İşçi olmak Türkiye'de zordur. Sadece fiziksel olarak ağır koşullarda çalıştıkları için değil, aynı zamanda üzerlerine yüklenen adaletsiz vergi yükü, düşük ücret politikası ve sendikasızlaştırma çabaları nedeniyle de zordur. Bir asgari ücretlinin maaşından bile gelir vergisi kesilirken, büyük sermayelerin vergi teşviklerinden faydalanması adalet duygusunu yaralar.
Çalışma saatleri uzun, ücretler yetersiz, barınma ve ulaşım masrafları gittikçe artarken, işçi en temel ihtiyaçlarını karşılamakta zorlanır. Öte yandan iş güvenliği hâlâ pek çok sektörde “kağıt üstünde” kalmakta, her yıl yüzlerce emekçi iş cinayetlerine kurban gitmektedir.

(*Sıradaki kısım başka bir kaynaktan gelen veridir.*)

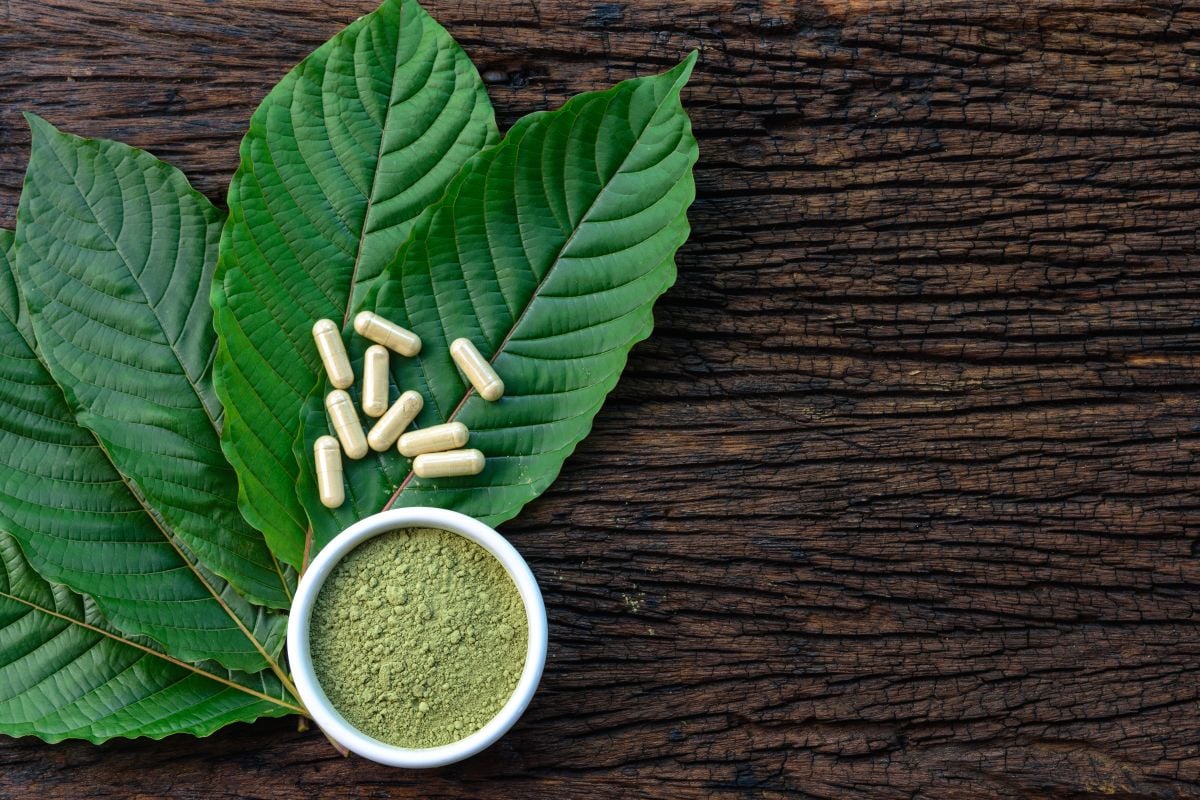 Kratom groups, researchers sound alarm over 7-hydroxymitragynine products - Vimarsana News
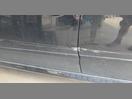 Thumbnail '6' of Toyota Blade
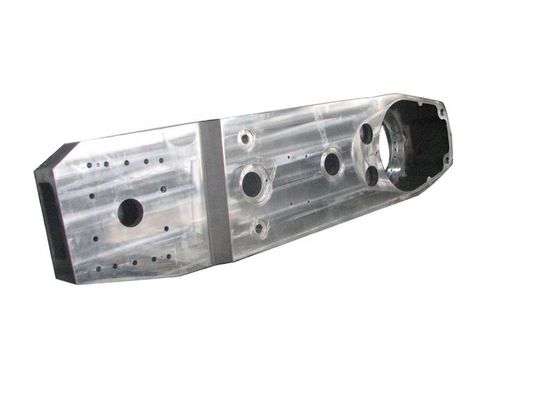 기계용 금속 부품 공급자 두께 0.5mm-25mm 냉불철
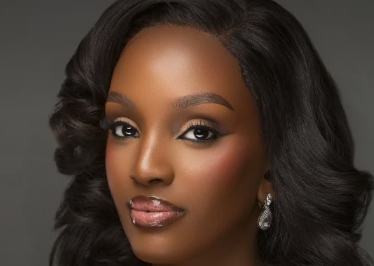 Trivia Elle MUHOZA
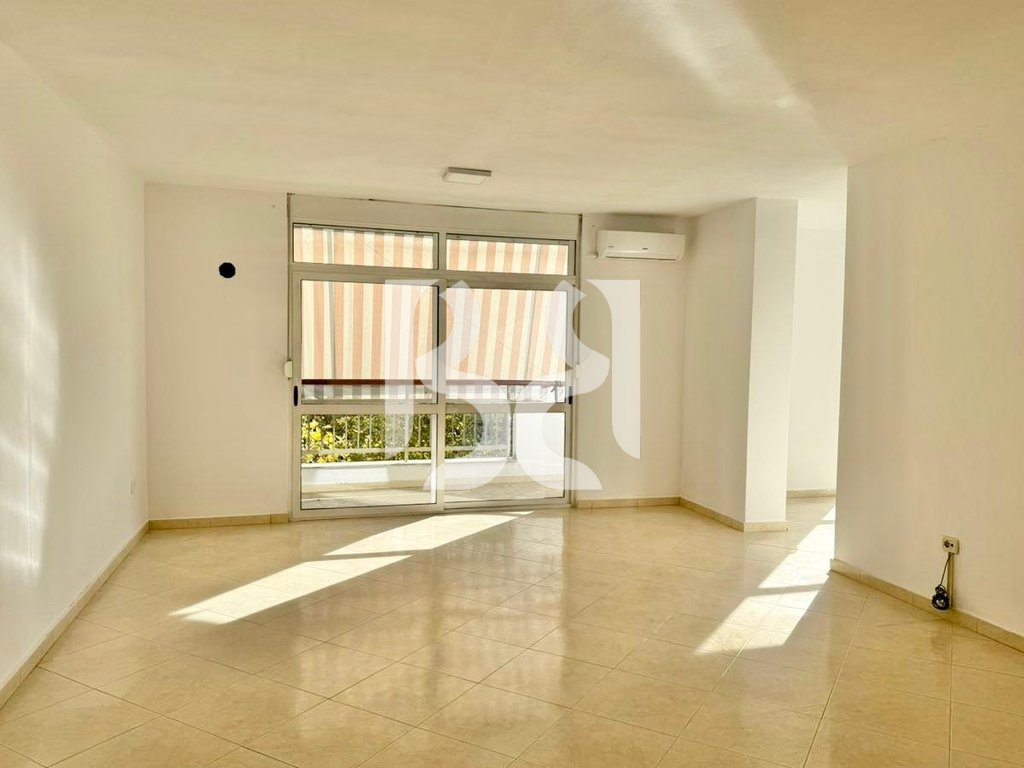 SHITET APARTAMENT 2+1 – ISH EKPOZITA, TIRANË 2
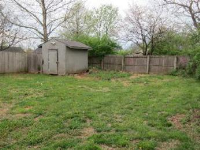 131 Henton Rd, Lexington, KY Image #6170906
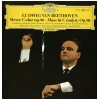 Beethoven: Mass in C Major Op. 86 [Vinyl]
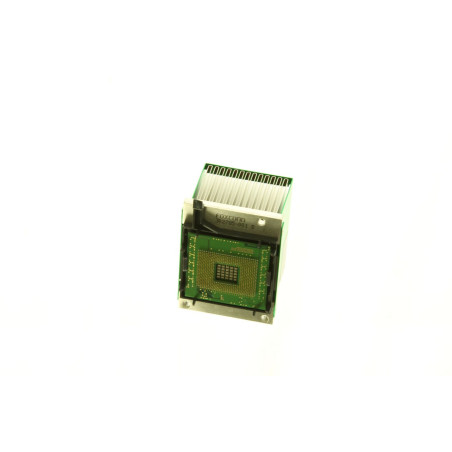 2.0 GHz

İşte böyle bir tabloda “bayram” kutlamak, bir ironiye dönüşüyor. Çünkü gerçek bayram, işçinin hakkını tam aldığı, alın terinin karşılığını eksiksiz gördüğü, insanca koşullarda çalıştığı, sendikal haklarının güvence altına alındığı bir düzende olur.
1 Mayıs, sadece bir takvim günü değil. Mücadele günüdür. Hatırlatma günüdür. "İşçi kardeşim, unutma: Bu ülkeyi sen ayakta tutuyorsun" deme günüdür.
Ve bu yüzden, 1 Mayıs’ın sadece tatil olması yetmez. Bu gün, işçinin varlığının gerçekten tanındığı, emeğin değersizleştirilmediği bir sistemin inşası için bir başlangıç olmalıdır.
Gerçek bayram, hak yerini bulduğunda kutlanır.